名誉感情を侵害した場合には、民法709条の不法行為に基づく損害賠償責任を負うことがあります。

認められる慰謝料の金額は、表現の内容や程度、表現が行われた回数や期間、公開された範囲、当事者間の関係、被害者が受けた精神的苦痛、謝罪や削除等の有無など、具体的な事情によって大きく異なります。

そのため、一概に損害賠償額を決めることはできませんが、数万円から数十万円程度の慰謝料が認められる事例がある一方、具体的な事情によっては、それを超える金額が認められる場合もあります。

また、民法723条は、他人の名誉を毀損した場合に、被害者の請求により、名誉を回復するのに適当な処分を命じることができる旨を定めています。

もっとも、名誉感情の侵害は、民法723条が対象とする「名誉」の毀損とは異なるため、名誉感情の侵害を理由として、同条に基づく名誉回復のための処分を請求することはできないと解されています。

侮辱罪によって負う責任

刑法231条によれば、現在、侮辱罪が成立した場合の法定刑は、1年以下の拘禁刑若しくは30万円以下の罰金又は拘留若しくは科料です。

かつては、侮辱罪の法定刑は「拘留又は科料」とされていましたが、2022年(令和4年)の刑法改正により法定刑が引き上げられ、1年以下の懲役若しくは禁錮又は30万円以下の罰金等が加えられました。

その後、2025年(令和7年)6月1日に懲役と禁錮が廃止され、拘禁刑に一本化されたことから、現在の刑法231条では「1年以下の拘禁刑若しくは30万円以下の罰金又は拘留若しくは科料」とされています。

改正後の侮辱罪については、罰金刑が科される事例も相当数存在します。一方、個々の事件については、侮辱行為の内容、態様、回数、被害の程度、被害者との関係、反省・謝罪の有無など、具体的な事情を踏まえて刑事処分や量刑が判断されることになります。

侮辱罪の法改正による影響

2022年(令和4年)の法改正によって、2022年(令和4年)7月7日以降に行われた侮辱行為については、改正後の法定刑の範囲で処罰されることになりました。

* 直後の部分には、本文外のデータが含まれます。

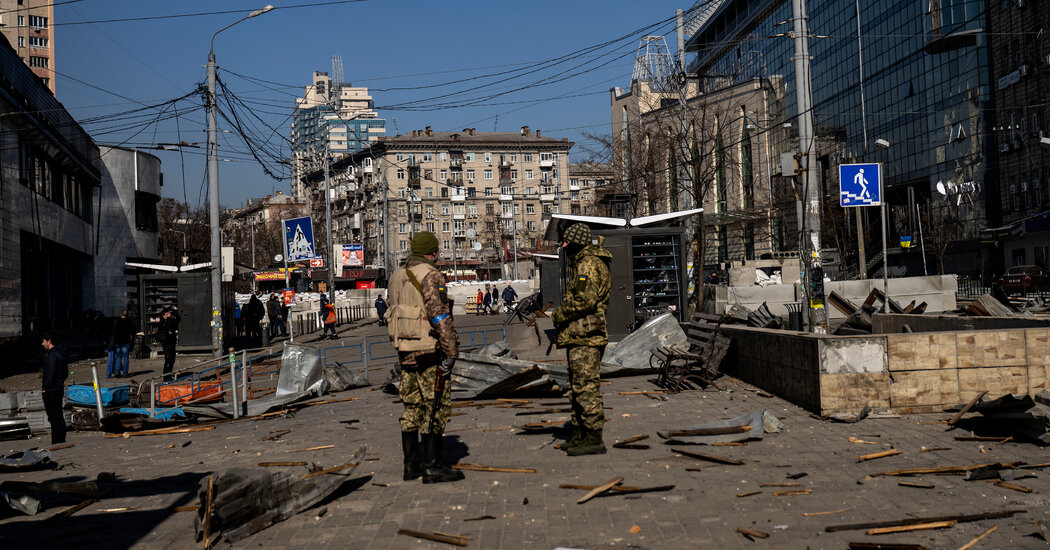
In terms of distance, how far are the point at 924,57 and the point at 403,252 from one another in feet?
233

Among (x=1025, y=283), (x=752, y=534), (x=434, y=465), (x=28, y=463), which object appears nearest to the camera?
(x=752, y=534)

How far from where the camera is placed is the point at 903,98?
54.8 meters

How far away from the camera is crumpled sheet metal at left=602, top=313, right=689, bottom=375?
13.6m

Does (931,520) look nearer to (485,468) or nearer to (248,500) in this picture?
(485,468)

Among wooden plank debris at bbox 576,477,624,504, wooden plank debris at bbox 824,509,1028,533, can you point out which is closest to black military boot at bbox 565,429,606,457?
wooden plank debris at bbox 576,477,624,504

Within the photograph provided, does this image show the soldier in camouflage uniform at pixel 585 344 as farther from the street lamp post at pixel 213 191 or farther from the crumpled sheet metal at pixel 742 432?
the street lamp post at pixel 213 191

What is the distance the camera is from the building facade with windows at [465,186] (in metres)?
112

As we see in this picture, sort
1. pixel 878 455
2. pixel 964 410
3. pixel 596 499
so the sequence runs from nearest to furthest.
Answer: pixel 596 499 < pixel 878 455 < pixel 964 410

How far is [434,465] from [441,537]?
155 cm

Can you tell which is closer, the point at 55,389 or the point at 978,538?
the point at 978,538

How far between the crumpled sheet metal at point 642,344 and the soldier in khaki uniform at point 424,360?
721 cm

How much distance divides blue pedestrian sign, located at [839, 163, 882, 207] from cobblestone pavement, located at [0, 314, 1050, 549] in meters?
9.02

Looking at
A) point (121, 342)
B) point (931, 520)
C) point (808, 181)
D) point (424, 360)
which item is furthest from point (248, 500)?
point (121, 342)

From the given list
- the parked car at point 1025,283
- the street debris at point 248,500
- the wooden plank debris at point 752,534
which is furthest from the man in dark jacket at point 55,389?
the parked car at point 1025,283
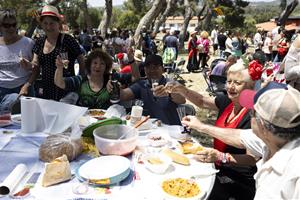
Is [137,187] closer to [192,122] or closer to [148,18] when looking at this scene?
[192,122]

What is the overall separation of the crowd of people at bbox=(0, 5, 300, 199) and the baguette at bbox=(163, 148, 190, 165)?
0.11 meters

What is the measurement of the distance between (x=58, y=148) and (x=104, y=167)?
332 millimetres

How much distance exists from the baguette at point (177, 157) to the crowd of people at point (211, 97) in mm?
114

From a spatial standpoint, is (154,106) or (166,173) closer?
(166,173)

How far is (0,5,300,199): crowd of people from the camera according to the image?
1.42 metres

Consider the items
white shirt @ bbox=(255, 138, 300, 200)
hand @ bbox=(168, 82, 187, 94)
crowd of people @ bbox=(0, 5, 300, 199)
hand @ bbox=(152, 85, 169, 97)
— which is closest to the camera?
white shirt @ bbox=(255, 138, 300, 200)

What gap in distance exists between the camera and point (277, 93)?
1.44 meters

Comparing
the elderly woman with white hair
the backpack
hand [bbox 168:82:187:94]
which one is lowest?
the backpack

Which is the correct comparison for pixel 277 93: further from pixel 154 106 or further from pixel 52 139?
pixel 154 106

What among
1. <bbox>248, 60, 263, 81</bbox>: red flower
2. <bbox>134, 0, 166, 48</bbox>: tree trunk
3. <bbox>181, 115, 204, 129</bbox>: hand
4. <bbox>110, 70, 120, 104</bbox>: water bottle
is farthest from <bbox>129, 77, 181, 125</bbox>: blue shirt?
<bbox>134, 0, 166, 48</bbox>: tree trunk

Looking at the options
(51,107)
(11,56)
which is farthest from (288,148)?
(11,56)

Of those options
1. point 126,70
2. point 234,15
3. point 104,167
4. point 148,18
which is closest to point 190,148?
point 104,167

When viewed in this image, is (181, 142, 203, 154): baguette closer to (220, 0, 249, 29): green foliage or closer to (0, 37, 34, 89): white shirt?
(0, 37, 34, 89): white shirt

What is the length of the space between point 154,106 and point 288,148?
2.11 m
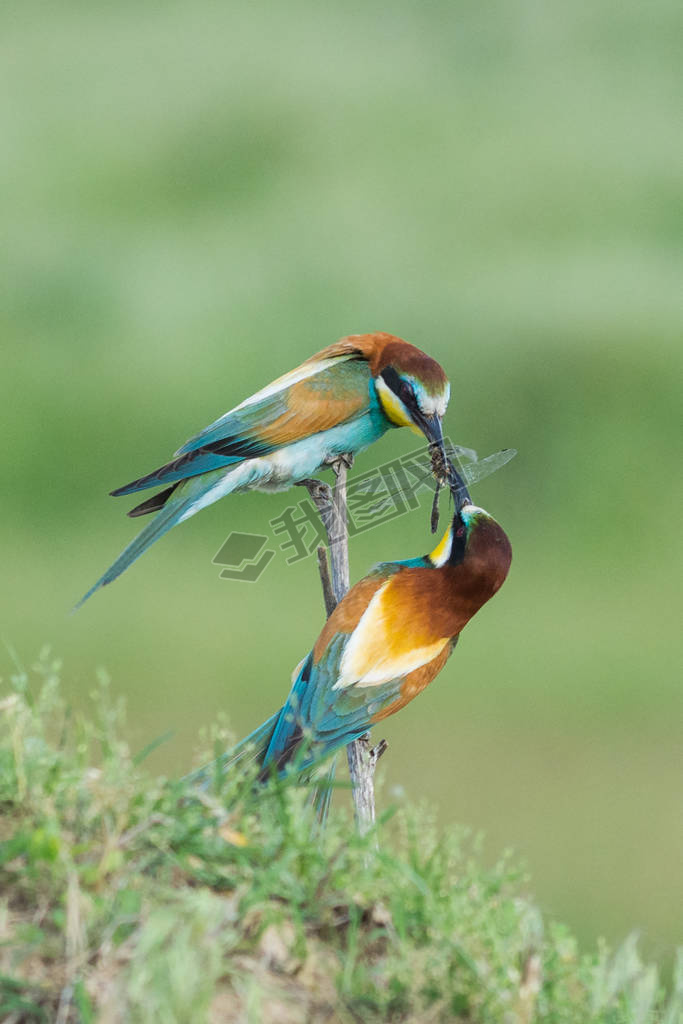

この法改正によって、主に次のような変更がありました。

  1. 侮辱罪の法定刑が引き上げられたことにより、教唆犯や幇助犯についても処罰することが可能になった
  2. 侮辱罪の公訴時効が1年から3年に延長された
  3. 侮辱罪について、逮捕に関する従来の特別な制限が撤廃された

①については、改正前の侮辱罪は刑法64条の対象となっていたため、侮辱罪について教唆犯や幇助犯を処罰することができませんでした。しかし、法定刑の引上げによって刑法64条の対象から外れたため、現在では侮辱罪についても教唆犯や幇助犯が成立し得ることになりました。

②については、法定刑の引上げに伴い、侮辱罪の公訴時効が1年から3年に延長されました。

③については、改正前には、侮辱罪について逮捕状による逮捕及び現行犯逮捕に関して特別の制限が設けられていましたが、法改正によってこれらの制限が撤廃されました。

もっとも、逮捕に関する制限が撤廃されたからといって、侮辱罪について無条件に逮捕できるようになったわけではありません。逮捕状による逮捕については、犯罪を疑うに足りる相当な理由に加えて逮捕の必要性が必要であり、裁判官による逮捕状の発付も必要となります。

なお、侮辱罪の法定刑の引上げや逮捕に関する制限の撤廃については、表現の自由に対する萎縮効果などを懸念する指摘もあります。そのため、今後の侮辱罪の適用や捜査・逮捕の運用については、引き続き注意しておく必要があります。